The statement is untrue. Holland has not benefited 'enormously' from the euro. The shared currency did not lead to a greater exports to eurozone countries and a subsequent 'enormous' trade surplus. Holland has a surplus because it is competitive and thrifty.While it is true the trade balance surplus has increased under the euro, that growth of surplus started already way back in the 1980's, according to the Central Bureau of Statistics (CBS).
The net effect of the euro on European trade has estimates ranging between zero en 10%, with the ECB itself estimating the effect to be in the lower end of the scale. Near zero, therefore.
Increased trade does not necessarily lead to a trade surplus. According to Central Planning Bureau economist Arjen Lejour there's an equal chance the increased trade would have cause increased imports, lowering the surplus.

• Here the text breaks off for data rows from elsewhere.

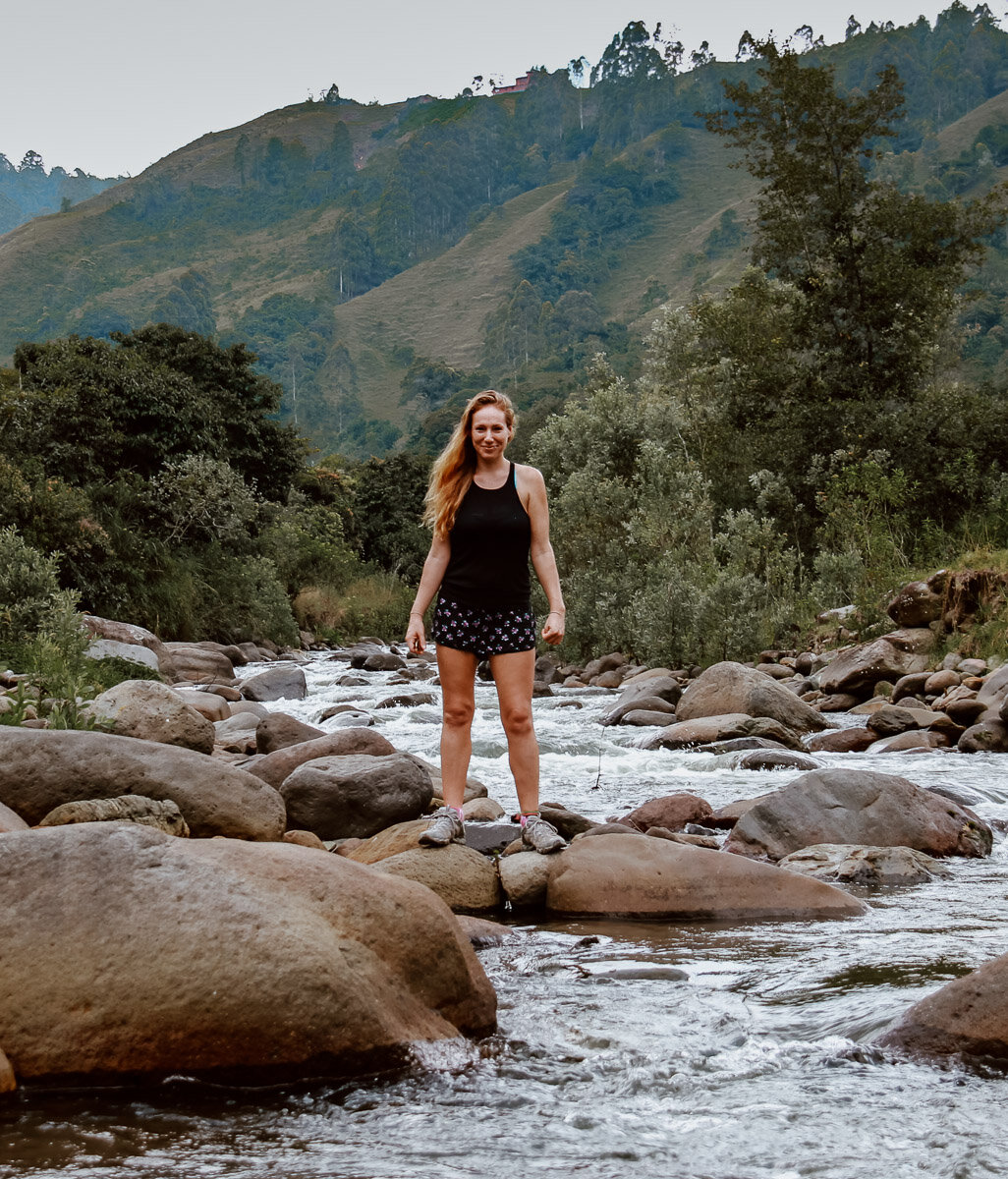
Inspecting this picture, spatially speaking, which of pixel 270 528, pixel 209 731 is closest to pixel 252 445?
pixel 270 528

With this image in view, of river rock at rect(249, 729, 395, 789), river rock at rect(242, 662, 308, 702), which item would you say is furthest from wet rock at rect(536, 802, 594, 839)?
river rock at rect(242, 662, 308, 702)

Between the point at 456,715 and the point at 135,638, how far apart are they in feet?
44.5

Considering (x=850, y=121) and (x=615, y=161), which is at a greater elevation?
(x=615, y=161)

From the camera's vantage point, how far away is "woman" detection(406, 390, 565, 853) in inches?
215

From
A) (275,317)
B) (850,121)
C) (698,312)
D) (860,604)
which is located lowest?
(860,604)

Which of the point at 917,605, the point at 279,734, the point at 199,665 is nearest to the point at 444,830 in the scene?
the point at 279,734

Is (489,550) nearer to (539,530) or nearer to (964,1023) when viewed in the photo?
(539,530)

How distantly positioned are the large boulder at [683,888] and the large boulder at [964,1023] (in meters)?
1.76

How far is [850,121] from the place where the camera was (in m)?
22.5

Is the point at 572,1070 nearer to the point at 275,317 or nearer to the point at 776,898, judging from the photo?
the point at 776,898

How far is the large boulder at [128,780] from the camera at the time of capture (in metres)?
5.50

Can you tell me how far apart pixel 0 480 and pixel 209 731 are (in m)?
11.5

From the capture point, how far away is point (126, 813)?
5375mm

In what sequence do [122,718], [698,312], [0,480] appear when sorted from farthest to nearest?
[698,312]
[0,480]
[122,718]
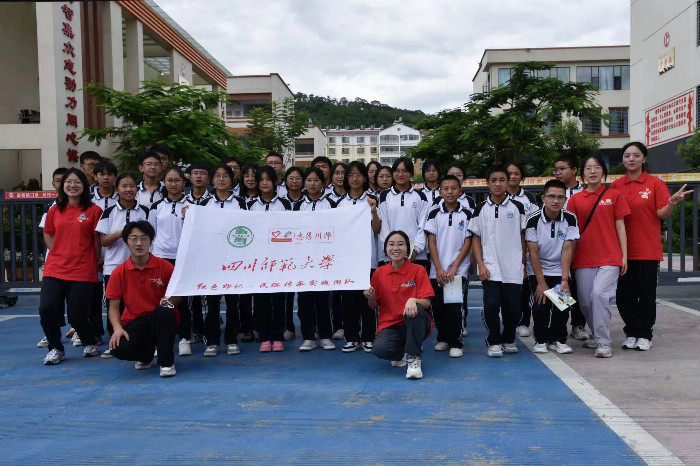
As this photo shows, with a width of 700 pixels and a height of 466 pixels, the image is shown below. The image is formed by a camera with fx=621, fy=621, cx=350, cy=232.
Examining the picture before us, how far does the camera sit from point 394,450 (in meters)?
3.39

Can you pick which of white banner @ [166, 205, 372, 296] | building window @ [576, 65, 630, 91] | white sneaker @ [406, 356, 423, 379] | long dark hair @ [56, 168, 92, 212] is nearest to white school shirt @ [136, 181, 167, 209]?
long dark hair @ [56, 168, 92, 212]

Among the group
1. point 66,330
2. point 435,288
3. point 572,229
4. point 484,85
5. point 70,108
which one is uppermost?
point 484,85

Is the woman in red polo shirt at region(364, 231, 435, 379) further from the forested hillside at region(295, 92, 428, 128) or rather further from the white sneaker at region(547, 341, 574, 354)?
the forested hillside at region(295, 92, 428, 128)

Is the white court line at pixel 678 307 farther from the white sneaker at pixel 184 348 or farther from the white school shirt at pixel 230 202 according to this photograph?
the white sneaker at pixel 184 348

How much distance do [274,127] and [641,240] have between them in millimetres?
20642

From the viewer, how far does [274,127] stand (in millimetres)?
24938

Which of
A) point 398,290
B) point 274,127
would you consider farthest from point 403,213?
point 274,127

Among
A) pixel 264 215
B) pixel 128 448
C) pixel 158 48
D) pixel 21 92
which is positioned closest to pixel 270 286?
pixel 264 215

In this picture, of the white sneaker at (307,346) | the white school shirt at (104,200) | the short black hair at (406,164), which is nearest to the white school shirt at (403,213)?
the short black hair at (406,164)

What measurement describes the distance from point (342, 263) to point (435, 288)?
0.91 m

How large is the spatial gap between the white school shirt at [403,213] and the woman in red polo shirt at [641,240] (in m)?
1.76

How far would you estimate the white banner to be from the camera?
5.36 metres

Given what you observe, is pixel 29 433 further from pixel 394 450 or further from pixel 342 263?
pixel 342 263

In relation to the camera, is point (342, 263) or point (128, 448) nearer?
point (128, 448)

That the surplus increased has two causes: Firstly, Holland is competitive because of moderate wages coupled with a high productivity. Secondly, the Dutch save more then they spend.
Besides, since 2002 Dutch exports to other eurozone countries has decreased from 61% to 58% of total exports, indicating that the Netherlands has benefited mostly from growth in world trade.
So, no measurable benefits. But the current crisis is one that was spawned by the very currency were/are promised to benefit from. What is the euro good for, anyway? Can we leave now?